◆ Prompt:
Without changing a single character, write out every record below.

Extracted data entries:
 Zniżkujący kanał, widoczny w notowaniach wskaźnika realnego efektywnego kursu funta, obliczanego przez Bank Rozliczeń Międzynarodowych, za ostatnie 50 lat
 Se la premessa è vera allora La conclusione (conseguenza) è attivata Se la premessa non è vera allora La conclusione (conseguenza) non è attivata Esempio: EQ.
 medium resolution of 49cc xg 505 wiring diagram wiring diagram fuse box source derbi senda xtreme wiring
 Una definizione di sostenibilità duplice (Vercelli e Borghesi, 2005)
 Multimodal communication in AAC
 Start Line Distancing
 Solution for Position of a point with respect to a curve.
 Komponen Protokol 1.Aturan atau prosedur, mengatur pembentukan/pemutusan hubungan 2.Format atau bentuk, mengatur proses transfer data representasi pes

◆ Your response:
 Zniżkujący kanał, widoczny w notowaniach wskaźnika realnego efektywnego kursu funta, obliczanego przez Bank Rozliczeń Międzynarodowych, za ostatnie 50 lat
 Se la premessa è vera allora La conclusione (conseguenza) è attivata Se la premessa non è vera allora La conclusione (conseguenza) non è attivata Esempio: EQ.
 medium resolution of 49cc xg 505 wiring diagram wiring diagram fuse box source derbi senda xtreme wiring
 Una definizione di sostenibilità duplice (Vercelli e Borghesi, 2005)
 Multimodal communication in AAC
 Start Line Distancing
 Solution for Position of a point with respect to a curve.
 Komponen Protokol 1.Aturan atau prosedur, mengatur pembentukan/pemutusan hubungan 2.Format atau bentuk, mengatur proses transfer data representasi pes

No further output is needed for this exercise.